Start of MATERIAL
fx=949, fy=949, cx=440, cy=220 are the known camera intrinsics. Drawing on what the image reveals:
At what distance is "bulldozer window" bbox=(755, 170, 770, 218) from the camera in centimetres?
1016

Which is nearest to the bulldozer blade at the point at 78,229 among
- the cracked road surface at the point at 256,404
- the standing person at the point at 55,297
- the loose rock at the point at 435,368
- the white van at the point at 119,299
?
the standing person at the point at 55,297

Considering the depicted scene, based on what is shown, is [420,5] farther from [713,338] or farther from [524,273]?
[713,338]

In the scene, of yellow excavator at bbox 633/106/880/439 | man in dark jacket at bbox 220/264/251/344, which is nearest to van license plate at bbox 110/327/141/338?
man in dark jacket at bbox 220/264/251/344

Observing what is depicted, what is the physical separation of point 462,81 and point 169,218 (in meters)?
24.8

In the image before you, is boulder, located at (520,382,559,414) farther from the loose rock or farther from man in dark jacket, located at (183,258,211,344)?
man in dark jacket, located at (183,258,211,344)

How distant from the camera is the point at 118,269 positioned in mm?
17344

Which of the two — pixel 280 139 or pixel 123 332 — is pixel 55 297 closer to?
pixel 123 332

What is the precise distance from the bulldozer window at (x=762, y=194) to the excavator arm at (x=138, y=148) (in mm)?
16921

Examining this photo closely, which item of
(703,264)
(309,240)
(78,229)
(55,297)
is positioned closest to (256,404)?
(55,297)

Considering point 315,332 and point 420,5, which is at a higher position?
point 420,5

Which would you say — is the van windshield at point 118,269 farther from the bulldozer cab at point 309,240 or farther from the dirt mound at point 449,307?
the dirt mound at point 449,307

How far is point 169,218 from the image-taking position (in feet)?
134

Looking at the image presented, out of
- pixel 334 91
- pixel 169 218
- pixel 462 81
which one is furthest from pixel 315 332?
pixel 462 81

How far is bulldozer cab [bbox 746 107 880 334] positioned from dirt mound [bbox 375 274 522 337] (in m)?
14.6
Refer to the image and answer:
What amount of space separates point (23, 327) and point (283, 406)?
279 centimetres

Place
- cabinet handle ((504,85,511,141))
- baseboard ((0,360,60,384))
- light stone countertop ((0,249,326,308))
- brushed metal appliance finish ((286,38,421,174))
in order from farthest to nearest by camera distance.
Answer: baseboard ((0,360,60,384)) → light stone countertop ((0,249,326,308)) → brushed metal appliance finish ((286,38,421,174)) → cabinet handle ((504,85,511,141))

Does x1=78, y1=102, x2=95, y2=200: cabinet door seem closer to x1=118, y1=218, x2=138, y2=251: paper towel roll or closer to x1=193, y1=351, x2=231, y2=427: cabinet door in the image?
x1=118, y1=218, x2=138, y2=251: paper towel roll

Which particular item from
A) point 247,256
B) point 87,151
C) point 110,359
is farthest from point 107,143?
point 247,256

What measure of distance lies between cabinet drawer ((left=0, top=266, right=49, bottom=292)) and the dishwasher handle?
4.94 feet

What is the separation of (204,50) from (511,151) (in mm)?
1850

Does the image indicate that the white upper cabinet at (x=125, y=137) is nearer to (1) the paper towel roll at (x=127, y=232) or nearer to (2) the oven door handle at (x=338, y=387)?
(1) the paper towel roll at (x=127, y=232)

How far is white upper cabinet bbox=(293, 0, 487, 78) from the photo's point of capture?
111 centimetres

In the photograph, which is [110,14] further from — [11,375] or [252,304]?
End of MATERIAL
> **REQUIRED WORK**
Print all of the material above verbatim, from the first line to the last.

> **EXERCISE SOLUTION**
fx=949, fy=949, cx=440, cy=220 are the known camera intrinsics. Drawing on what the image reveals:
At what distance is "bulldozer window" bbox=(755, 170, 770, 218) from the camera in centimetres?
1016

Which is nearest to the bulldozer blade at the point at 78,229 among
- the cracked road surface at the point at 256,404
- the standing person at the point at 55,297
- the loose rock at the point at 435,368
- the white van at the point at 119,299
?
the standing person at the point at 55,297

Considering the depicted scene, based on what is shown, is [420,5] farther from [713,338] or farther from [524,273]?
[713,338]

In the scene, of yellow excavator at bbox 633/106/880/439 | man in dark jacket at bbox 220/264/251/344, which is nearest to van license plate at bbox 110/327/141/338?
man in dark jacket at bbox 220/264/251/344

Observing what is depicted, what is the physical separation of point 462,81 and point 169,218 (in meters)?
24.8

In the image before you, is boulder, located at (520,382,559,414) farther from the loose rock or farther from man in dark jacket, located at (183,258,211,344)?
man in dark jacket, located at (183,258,211,344)

How distant from the camera is the point at 118,269 positioned in mm?
17344

Which of the two — pixel 280 139 or pixel 123 332 — is pixel 55 297 closer to?
pixel 123 332

What is the precise distance from the bulldozer window at (x=762, y=194) to the excavator arm at (x=138, y=148) (in mm)?
16921

Examining this photo closely, which item of
(703,264)
(309,240)
(78,229)
(55,297)
is positioned closest to (256,404)?
(55,297)

Considering point 315,332 and point 420,5, which is at a higher position?
point 420,5

Which would you say — is the van windshield at point 118,269 farther from the bulldozer cab at point 309,240 or farther from the dirt mound at point 449,307?
the dirt mound at point 449,307

How far is point 169,218 from the image-taking position (in feet)?
134

Looking at the image presented, out of
- pixel 334 91
- pixel 169 218
- pixel 462 81
which one is furthest from pixel 315 332?
pixel 462 81

How far is bulldozer cab [bbox 746 107 880 334] positioned from dirt mound [bbox 375 274 522 337] (in m)?
14.6
Refer to the image and answer:
What amount of space separates point (23, 327) and point (283, 406)?
279 centimetres

Place
- cabinet handle ((504,85,511,141))
- baseboard ((0,360,60,384))
- light stone countertop ((0,249,326,308))
- brushed metal appliance finish ((286,38,421,174))
in order from farthest to nearest by camera distance.
Answer: baseboard ((0,360,60,384)) → light stone countertop ((0,249,326,308)) → brushed metal appliance finish ((286,38,421,174)) → cabinet handle ((504,85,511,141))

Does x1=78, y1=102, x2=95, y2=200: cabinet door seem closer to x1=118, y1=218, x2=138, y2=251: paper towel roll or closer to x1=193, y1=351, x2=231, y2=427: cabinet door in the image?
x1=118, y1=218, x2=138, y2=251: paper towel roll

Which particular item from
A) point 247,256
B) point 87,151
C) point 110,359
is farthest from point 107,143?
point 247,256

What measure of distance lies between cabinet drawer ((left=0, top=266, right=49, bottom=292)) and the dishwasher handle?
4.94 feet

What is the separation of (204,50) from (511,151) (in mm)?
1850

Does the image indicate that the white upper cabinet at (x=125, y=137) is nearer to (1) the paper towel roll at (x=127, y=232) or nearer to (2) the oven door handle at (x=338, y=387)?
(1) the paper towel roll at (x=127, y=232)

How far is white upper cabinet bbox=(293, 0, 487, 78) from the photo's point of capture?
111 centimetres

In the photograph, which is [110,14] further from — [11,375] or [252,304]?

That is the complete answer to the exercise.